Control group (N = 113; 113 analysed): All standard care including blood pressure control, proton pump inhibitors, mechanical ventilation and urokinase if rebleeding, plus sham hyperbaric from day eight breathing air with a brief excursion to 1.34 ATA at the start of each 100 minute session daily. Patients had three cycles of 30 sessions each with seven day breaks between cycles - total of 90 sessions each.
Experimental group (N = 452; 426 analysed): As above but breathing 100% oxygen at different pressures and number of sessions.

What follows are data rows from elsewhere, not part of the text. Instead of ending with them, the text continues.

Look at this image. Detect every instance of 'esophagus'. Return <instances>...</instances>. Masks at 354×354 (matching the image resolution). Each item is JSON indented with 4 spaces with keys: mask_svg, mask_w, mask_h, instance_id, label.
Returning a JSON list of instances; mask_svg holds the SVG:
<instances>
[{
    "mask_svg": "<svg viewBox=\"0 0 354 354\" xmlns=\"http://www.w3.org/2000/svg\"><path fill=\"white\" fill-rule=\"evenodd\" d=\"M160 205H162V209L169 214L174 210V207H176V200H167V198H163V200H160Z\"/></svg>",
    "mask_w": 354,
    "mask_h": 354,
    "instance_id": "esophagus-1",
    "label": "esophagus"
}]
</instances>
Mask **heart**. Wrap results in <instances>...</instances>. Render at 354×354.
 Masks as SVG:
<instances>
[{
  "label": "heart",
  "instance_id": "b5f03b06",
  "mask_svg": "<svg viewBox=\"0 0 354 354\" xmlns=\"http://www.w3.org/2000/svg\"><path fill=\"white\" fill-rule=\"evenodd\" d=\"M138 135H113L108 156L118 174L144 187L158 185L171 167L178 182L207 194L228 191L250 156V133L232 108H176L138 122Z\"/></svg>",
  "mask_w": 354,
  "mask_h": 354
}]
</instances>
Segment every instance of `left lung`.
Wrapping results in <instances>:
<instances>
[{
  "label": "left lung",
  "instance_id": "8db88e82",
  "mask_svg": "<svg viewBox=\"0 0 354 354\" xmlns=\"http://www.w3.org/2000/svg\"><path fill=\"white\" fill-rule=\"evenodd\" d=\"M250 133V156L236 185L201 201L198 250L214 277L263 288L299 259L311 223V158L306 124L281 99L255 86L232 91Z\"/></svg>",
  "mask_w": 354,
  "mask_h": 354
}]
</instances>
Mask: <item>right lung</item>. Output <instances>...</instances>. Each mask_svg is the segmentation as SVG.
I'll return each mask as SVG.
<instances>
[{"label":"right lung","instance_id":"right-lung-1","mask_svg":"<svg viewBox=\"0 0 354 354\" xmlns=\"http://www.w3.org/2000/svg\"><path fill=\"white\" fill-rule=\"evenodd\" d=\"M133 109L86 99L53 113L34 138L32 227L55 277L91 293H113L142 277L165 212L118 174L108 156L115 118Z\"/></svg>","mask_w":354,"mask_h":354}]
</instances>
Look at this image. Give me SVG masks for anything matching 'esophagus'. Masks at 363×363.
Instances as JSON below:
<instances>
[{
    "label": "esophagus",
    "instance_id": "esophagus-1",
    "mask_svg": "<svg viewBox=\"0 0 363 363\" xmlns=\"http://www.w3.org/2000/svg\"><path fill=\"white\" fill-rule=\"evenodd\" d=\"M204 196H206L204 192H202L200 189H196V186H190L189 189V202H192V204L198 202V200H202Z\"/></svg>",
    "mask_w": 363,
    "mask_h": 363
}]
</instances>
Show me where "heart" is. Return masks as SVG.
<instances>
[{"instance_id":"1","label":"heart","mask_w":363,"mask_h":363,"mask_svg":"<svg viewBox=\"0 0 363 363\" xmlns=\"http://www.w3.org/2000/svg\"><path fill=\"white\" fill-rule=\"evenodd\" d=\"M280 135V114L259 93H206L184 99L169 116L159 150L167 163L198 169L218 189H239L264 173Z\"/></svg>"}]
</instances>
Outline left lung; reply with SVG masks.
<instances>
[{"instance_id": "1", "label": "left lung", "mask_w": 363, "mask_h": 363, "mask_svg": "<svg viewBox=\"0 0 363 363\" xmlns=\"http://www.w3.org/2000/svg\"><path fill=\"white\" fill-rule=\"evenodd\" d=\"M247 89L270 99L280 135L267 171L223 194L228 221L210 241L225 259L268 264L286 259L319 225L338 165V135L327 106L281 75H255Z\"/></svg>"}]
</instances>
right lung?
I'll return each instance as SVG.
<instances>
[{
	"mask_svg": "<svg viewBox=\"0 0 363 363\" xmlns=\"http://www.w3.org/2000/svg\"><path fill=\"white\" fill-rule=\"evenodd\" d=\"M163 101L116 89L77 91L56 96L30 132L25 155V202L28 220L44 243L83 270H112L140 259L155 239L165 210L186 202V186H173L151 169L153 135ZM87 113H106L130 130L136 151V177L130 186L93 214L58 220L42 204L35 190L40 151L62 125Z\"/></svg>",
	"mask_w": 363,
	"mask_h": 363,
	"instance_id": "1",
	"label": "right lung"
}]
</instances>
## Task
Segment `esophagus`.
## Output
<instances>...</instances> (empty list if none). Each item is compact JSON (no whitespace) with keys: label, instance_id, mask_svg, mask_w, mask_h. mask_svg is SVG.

Grp B: two cycles of 30 treatments at 2.0 ATA; Grp C: three cycles of 30 sessions at 2.0 ATA; Grp D: two cycles of 30 treatments at 1.5 ATA; Grp E: three cycles at 1.5 ATA.

The Evidence:

Outcome

Time to Outcome

Control group

HBO groups

Relative risk reduction

Absolute risk reduction

NNT

Death

6 months

0.35

0.142

60%

0.21

5

95% CIs:

33% to 86%

0.12 to 0.31

3 to 8

Gastrointestinal bleeding

6 months

0.43

0.52

-22%

-0.1

-11

95% CIs:

-46% to 2%

-0.20 to 0.01

NNT = 110 to INF; NNH = 5 to INF

 

Measure

Control Group

HBO Group C

Difference

95% CI

Mean

SD

Mean

SD

Modified Barthel Index at 6 months (0 total dependence to 100 independent)

37.8

24.5

56.47

28.0

18.7

-137.2 to 174.6

Modified Rankin Score at 6 months (0 best to 10 dead)

4.5

1.4

3.4

1.8

1.17

0.55 to 1.79

Comments:
1. 30 authors have made an intellectual contribution to this study.
2. 5 arms to this complex study - four of which received HBOT and we have compared the sham control to all groups for event outcomes.
3. 32 patients were withdrawn due to intolerance of the treatment at some stage but included with worst case assumption in the ITT used here.
4. Per-protocol analyses produced similar results.
5. Disability scores in the tables above compare control to Group C. In general, groups B and C did better than D and E suggesting 2.0 ATA HBO may be superior to 1.5 ATA.